For the above reasons, there is a need for an oxygen delivery mask that can effectively deliver oxygen in the event of changes in respiratory rhythms and respiratory tidal volumes.
Referring to fig. 1 to 8, the present application provides an oxygen supply mask, which comprises a cavity inner cover 3-1, a cavity outer cover 3-2, an oronasal separation partition 9, an oxygen inlet pipe 1 and a pressure balance pipe 2.
Wherein, the cavity inner cover 3-1 and the cavity outer cover 3-2 are connected with the edges of the cavity inner cover 3-1 and the cavity outer cover 3-2, so that the cavity inner cover 3-1 and the cavity outer cover 3-2 are surrounded to form a hollow oxygen storage cavity 10.
The cavity inner cover 3-1 is contacted with the mouth and nose of the user, the cavity outer cover 3-2 is far away from the mouth and nose of the user, and the cavity inner cover 3-1 can be made of silica gel materials so as to improve the wearing comfort of the user. The housing 3-2 can be made of plastic materials, so that the overall strength of the oxygen supply mask is improved.
The edges of the inner housing 3-1 and the outer housing 3-2 may be bonded together such that the inner housing 3-1 and the outer housing 3-2 enclose an oxygen storage chamber 10.

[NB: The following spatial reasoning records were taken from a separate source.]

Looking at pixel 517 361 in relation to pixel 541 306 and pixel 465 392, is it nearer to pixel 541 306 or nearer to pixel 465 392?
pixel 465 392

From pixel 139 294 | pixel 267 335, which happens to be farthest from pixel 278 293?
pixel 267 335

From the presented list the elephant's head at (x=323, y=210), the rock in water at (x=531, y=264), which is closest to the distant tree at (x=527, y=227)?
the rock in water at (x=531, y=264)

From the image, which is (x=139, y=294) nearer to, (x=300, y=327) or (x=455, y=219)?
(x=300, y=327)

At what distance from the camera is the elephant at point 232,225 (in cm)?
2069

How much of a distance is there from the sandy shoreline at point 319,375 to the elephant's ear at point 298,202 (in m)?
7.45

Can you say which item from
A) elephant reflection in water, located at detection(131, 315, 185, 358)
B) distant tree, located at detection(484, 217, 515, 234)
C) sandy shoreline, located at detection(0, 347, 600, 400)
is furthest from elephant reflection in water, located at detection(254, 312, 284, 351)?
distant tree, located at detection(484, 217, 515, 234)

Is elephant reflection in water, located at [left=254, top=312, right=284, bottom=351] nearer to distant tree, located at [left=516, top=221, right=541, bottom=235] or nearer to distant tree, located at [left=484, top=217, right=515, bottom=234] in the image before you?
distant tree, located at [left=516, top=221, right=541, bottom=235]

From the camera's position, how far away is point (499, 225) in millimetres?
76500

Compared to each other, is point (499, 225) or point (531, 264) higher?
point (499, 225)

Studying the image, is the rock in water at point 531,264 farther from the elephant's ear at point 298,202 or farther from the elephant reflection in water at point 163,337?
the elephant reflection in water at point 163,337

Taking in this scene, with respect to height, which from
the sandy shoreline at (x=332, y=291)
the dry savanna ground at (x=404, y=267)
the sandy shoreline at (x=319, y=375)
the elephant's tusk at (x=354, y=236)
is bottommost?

After the edges of the cavity inner cover 3-1 and the cavity outer cover 3-2 are connected, channels for breathing (the channels for breathing comprise an oxygen-enriched mixed suction channel 11 and a grating mouth cover 12) are reserved in the middle area of the cavity inner cover 3-1 and the cavity outer cover 3-2, that is, the edges of the breathing channels formed by the cavity inner cover 3-1 and the central area of the cavity outer cover 3-2 are bonded, so that an annular oxygen storage cavity 10 which surrounds the periphery in the cavity outer cover 3-2 is formed.
The oxygen storage chamber 10 serves to pre-store oxygen injected therein. That is, in the case that the oxygen inlet pipe 1 is connected to the wall of the bottom region of the chamber housing 3-2, oxygen can be injected into the oxygen storage chamber 10 through the oxygen inlet pipe 1 so that the oxygen can be pre-stored in the oxygen storage chamber 10 for standby.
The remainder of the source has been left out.